> Passage provided
Snow opens fire against China's cheap exports

Political pressures are mounting at home as US treasury secretary flies
into Beijing to talk tough on undervalued currency

Jonathan Watts in Beijing
Tuesday September 2, 2003
The Guardian

Fresh from a tour of the depressed rust belt of the midwest, United States
treasury secretary John Snow today flies into China - the land of rising
skyscrapers and fast-growing manufacturers - with a message that the Bush
administration can no longer afford the political price of cheap imports
from the Far East.

In what could prove the opening salvo in a full-blown trade dispute
between the world's richest and most populous nations, Mr Snow has
promised to raise the sensitive issue of the Chinese currency's peg to the
dollar - a topic with the potential to influence next year's US
presidential election and derail the phenomenal economic expansion that
Beijing insists is essential for social stability.

Since 1995, the Chinese government has shackled its currency within the
tight band of 8.276-8.28 renminbi to the dollar, even as its economy has
soared upwards with average annual growth of more than 7%.

Exporters have reaped the benefits. At first, it was just cheap,
labour-intensive goods such as toys and shoes which could benefit from the
vast, low-paid Chinese workforce. In recent years, multinational companies
such as Volkswagen and Matsushita have expanded their tie-ups with local
partners to produce high quality cars and electronic goods.

China is now the workshop of the world, filling shop shelves in London,
Tokyo and New York with goods produced far more cheaply than elsewhere.

> Material provided

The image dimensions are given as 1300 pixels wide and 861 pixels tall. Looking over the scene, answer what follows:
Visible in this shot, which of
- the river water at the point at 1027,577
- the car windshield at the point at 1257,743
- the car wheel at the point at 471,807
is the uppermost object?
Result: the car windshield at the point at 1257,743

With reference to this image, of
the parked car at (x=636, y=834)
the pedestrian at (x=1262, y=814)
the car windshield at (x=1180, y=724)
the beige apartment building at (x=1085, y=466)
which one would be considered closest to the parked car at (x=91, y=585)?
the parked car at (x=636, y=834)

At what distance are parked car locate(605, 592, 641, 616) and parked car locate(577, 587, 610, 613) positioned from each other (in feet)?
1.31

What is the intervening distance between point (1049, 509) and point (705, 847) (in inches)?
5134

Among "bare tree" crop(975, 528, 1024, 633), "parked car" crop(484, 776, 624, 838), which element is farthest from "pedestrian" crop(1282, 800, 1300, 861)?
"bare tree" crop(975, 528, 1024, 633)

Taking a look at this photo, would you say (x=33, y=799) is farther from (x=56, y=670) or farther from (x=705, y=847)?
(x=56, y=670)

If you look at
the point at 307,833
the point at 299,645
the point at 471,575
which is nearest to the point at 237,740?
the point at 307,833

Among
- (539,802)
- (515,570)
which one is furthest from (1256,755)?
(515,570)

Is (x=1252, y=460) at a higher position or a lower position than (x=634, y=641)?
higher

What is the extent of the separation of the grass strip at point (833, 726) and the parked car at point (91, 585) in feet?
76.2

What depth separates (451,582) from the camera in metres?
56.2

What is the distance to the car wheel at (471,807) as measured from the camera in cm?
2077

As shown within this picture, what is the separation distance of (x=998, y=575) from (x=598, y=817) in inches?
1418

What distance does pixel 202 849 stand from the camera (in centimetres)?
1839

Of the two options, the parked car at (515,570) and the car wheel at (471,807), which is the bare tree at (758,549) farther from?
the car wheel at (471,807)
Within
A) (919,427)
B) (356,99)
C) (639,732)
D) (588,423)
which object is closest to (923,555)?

* * *

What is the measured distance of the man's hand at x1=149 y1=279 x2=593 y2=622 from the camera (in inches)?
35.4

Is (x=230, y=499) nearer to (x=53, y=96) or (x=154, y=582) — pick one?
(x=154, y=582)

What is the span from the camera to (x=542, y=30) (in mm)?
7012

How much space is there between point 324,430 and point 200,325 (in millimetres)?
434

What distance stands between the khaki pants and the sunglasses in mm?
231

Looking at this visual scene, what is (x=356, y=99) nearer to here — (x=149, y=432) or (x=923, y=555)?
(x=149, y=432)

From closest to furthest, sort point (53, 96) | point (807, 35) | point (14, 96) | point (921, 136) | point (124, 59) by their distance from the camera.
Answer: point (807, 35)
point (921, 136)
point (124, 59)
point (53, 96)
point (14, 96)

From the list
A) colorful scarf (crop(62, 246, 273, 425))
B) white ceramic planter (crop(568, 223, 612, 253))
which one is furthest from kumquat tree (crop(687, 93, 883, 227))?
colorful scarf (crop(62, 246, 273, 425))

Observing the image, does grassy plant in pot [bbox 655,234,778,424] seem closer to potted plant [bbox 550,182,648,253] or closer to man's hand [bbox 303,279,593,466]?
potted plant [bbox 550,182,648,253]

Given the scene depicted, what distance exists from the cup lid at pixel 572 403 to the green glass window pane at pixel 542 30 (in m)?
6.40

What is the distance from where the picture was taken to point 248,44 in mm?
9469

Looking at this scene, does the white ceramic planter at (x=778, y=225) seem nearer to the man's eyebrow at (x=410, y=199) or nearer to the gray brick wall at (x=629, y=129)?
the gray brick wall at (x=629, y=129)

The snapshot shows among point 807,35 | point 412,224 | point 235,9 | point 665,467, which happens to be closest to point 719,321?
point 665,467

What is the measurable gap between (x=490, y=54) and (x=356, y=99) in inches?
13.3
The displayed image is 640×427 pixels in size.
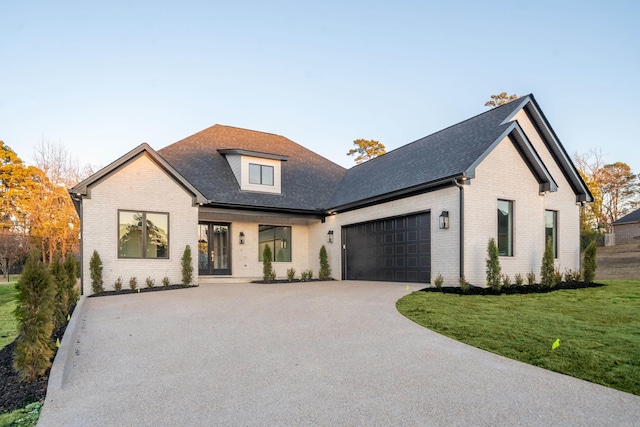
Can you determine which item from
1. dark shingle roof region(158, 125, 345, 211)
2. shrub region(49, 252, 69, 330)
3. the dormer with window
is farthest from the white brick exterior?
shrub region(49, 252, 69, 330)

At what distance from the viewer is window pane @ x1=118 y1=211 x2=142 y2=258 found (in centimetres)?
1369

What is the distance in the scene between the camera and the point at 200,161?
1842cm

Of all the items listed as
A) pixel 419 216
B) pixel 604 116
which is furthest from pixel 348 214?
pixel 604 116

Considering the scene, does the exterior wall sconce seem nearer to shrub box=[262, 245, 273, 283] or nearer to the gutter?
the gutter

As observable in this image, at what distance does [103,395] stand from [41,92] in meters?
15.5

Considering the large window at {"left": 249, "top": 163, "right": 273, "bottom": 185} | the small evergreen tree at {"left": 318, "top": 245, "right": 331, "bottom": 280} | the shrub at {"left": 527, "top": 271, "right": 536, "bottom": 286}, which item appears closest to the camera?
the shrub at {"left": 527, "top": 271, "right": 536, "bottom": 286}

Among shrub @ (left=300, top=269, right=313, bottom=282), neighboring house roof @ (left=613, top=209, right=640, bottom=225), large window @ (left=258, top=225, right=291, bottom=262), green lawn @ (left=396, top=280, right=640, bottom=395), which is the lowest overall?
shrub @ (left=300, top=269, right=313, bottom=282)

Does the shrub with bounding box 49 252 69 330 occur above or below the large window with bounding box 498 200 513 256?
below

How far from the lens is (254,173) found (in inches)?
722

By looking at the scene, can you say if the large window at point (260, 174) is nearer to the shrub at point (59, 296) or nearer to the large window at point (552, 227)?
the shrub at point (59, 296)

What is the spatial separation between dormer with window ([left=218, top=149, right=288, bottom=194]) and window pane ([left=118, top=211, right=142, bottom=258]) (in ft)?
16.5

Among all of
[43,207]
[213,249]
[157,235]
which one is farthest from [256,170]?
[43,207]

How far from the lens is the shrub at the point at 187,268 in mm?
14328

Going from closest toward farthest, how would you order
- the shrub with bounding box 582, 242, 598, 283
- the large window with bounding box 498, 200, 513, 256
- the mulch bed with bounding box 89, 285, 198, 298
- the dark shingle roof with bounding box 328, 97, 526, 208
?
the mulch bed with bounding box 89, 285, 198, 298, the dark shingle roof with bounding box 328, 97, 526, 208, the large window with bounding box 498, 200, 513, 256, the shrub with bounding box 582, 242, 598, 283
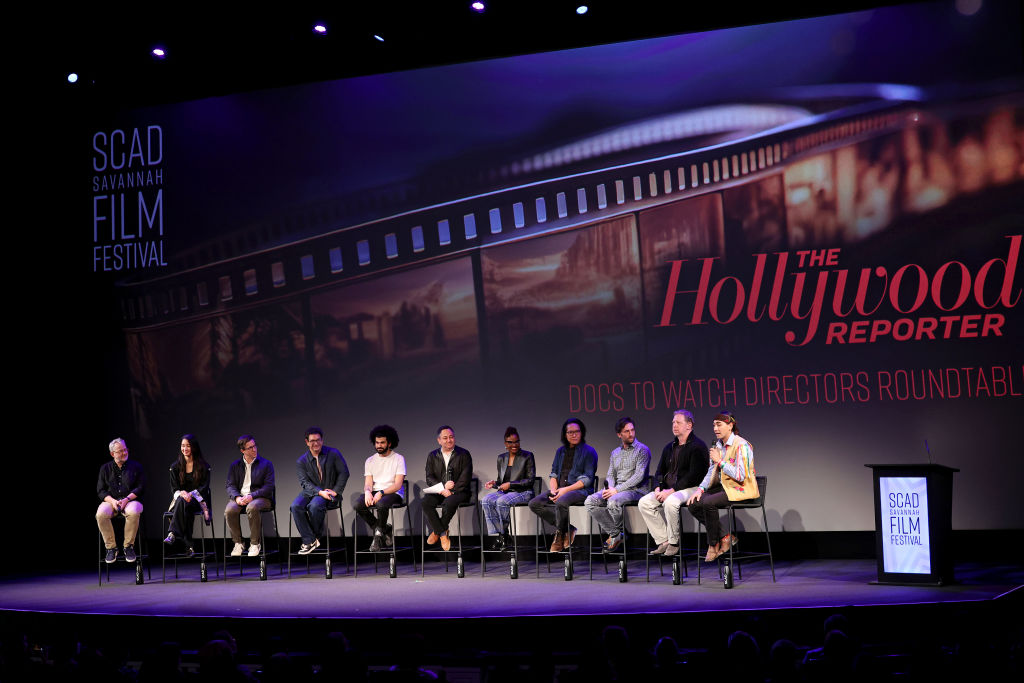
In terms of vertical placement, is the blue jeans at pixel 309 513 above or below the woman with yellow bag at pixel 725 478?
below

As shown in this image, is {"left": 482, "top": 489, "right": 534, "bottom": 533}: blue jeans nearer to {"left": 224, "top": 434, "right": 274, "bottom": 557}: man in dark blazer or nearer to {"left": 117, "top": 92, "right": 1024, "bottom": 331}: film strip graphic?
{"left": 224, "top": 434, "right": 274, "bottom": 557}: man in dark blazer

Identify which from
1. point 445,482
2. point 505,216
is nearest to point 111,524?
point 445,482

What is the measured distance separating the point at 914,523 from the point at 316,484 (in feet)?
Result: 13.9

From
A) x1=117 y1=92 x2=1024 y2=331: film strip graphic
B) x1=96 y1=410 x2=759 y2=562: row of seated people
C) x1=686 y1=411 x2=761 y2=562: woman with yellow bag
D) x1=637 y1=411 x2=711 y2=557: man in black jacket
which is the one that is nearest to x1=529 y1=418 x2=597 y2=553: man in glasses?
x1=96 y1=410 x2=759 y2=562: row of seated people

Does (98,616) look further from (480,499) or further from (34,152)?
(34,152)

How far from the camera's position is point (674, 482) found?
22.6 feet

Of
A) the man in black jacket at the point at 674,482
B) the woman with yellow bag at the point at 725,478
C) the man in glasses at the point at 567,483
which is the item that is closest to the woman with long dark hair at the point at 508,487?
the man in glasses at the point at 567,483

---

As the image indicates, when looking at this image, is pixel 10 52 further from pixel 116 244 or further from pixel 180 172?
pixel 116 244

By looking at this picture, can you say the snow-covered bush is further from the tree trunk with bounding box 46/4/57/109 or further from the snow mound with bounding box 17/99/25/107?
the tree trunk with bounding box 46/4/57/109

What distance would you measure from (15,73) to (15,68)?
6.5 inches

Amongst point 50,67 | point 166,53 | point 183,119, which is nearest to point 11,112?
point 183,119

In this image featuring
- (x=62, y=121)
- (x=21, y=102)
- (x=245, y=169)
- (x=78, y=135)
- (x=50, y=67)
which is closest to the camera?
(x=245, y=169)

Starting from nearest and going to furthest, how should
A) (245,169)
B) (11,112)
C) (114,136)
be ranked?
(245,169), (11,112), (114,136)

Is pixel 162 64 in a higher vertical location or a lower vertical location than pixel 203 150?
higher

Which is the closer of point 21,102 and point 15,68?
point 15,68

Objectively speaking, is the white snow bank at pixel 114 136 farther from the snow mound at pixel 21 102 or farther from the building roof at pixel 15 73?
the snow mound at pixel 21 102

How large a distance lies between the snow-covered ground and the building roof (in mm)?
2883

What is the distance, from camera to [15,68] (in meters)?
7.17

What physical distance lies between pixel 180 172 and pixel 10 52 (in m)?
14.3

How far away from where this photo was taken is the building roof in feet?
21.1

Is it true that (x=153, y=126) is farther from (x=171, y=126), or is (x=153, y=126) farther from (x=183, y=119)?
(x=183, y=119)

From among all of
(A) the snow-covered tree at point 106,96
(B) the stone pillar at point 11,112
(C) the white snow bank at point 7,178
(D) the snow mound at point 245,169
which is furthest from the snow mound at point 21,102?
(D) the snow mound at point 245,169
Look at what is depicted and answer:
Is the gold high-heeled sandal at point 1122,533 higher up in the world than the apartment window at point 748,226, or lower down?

> Problems to solve
A) Using the Guardian article, decide whether each statement agrees with it. Answer yes or no and quote the words that decide it.
(i) The Chinese currency has been held to a narrow band against the dollar since 1995.
(ii) John Snow arrives in China directly after touring the midwest.
(iii) Volkswagen and Matsushita work with local partners in China to make toys and shoes.
B) Answer these questions from the Guardian article.
(i) What average annual growth has China's economy had?
(ii) Which cheap goods were the first to benefit from China's workforce?
(iii) Which three cities does the article name as having shop shelves filled with Chinese goods?

> Answers below
A)
(i) Yes: "Since 1995, the Chinese government has shackled its currency within the tight band of 8.276-8.28 renminbi to the dollar"
(ii) Yes: "Fresh from a tour of the depressed rust belt of the midwest"
(iii) No: "expanded their tie-ups with local partners to produce high quality cars and electronic goods"

B)
(i) More than 7%
(ii) Toys and shoes
(iii) London, Tokyo and New York